The symptoms of the affection usually begin with a slight swelling in the outer upper part of the orbit by which the eye is pressed out of its normal position. As the swelling increases, which is usually a very slow process, the exophthalmus increases also and the eye 'is pressed down, in and forward, while up and outward movements become restricted. This is usually accompanied by diplopia. Gradually the outer part of the upper eyelid is pressed more forward, its folds disappear and it appears elongated. At this time, if not before, it is possible to feel the tumor at the location mentioned, and, perhaps, to see parts of it protruding under the conjunctiva when turning the upper eyelid. It may appear solid or lobulated to the palpating finger and it may feel hard or semi soft and elastic, according to its consistency; yet it is probably impossible to make a diagnosis as to its nature from these symptoms.

As the growth goes on the lid can neither be lifted nor does it fully cover the protruding eyeball. The veins of the lid and of the temple appear engorged.

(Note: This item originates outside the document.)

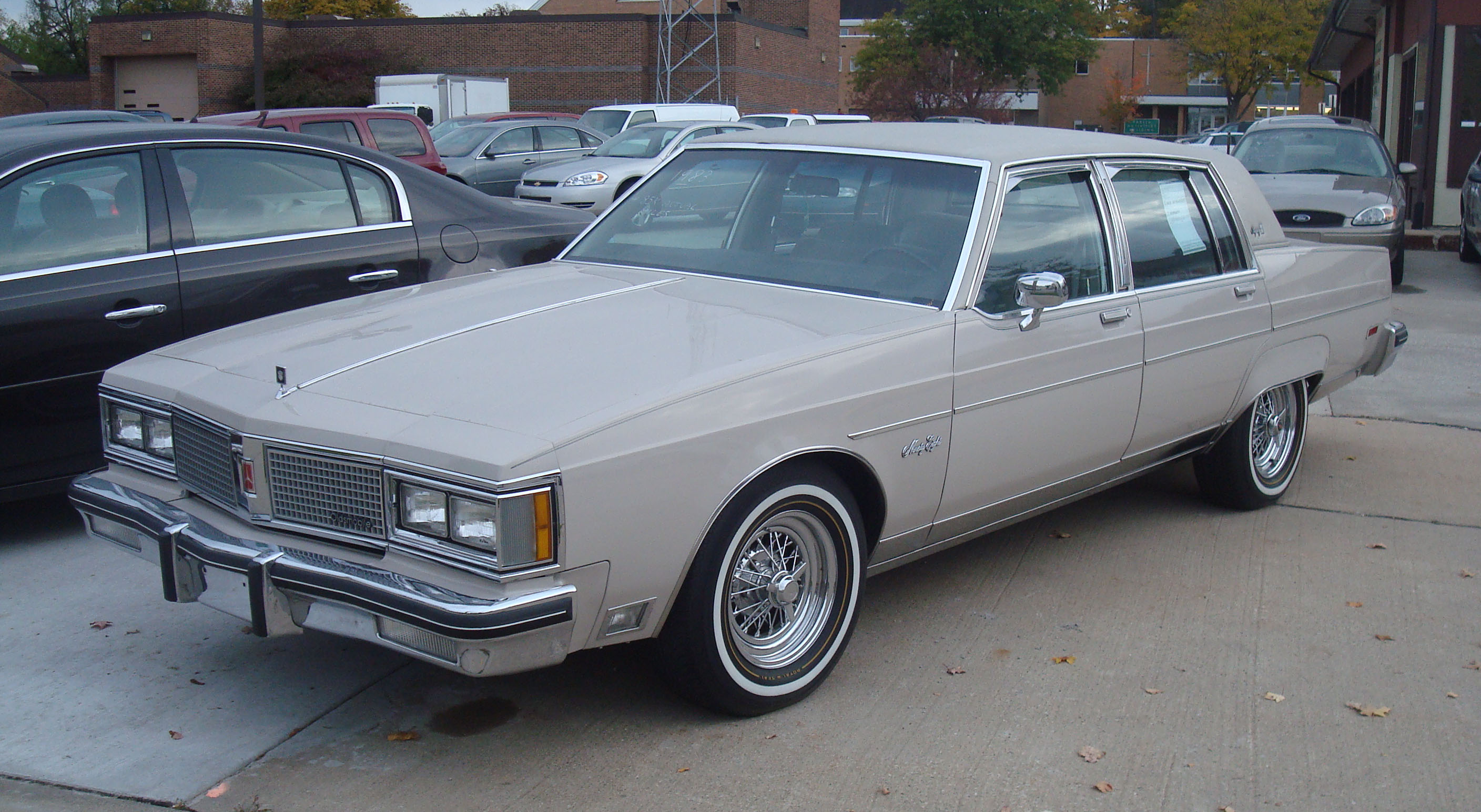 Fichier:1983 Oldsmobile Ninety-Eight (cropped version).jpg ...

If the tumor grows more rapidly backward into the orbit, it may form a shell, so to speak, behind the eyeball, and thus produce an exophthalmus in an almost straightforward direction as we are accustomed to see due to tumors of the optic

nerve.

If the tumor is allowed to grow further, the exposed cornea sloughs or dries out.

During this gradual development of the tumor the patients sometimes suffer from considerable pain, others complain only of the diplopia, and this latter symptom may disappear when the eyeball is so far pressed down that the lower lid covers the pupillary area.

The only etiological factor which in the reported cases is sometimes stated is a previous injury of some kind or other to the temple on the affected side.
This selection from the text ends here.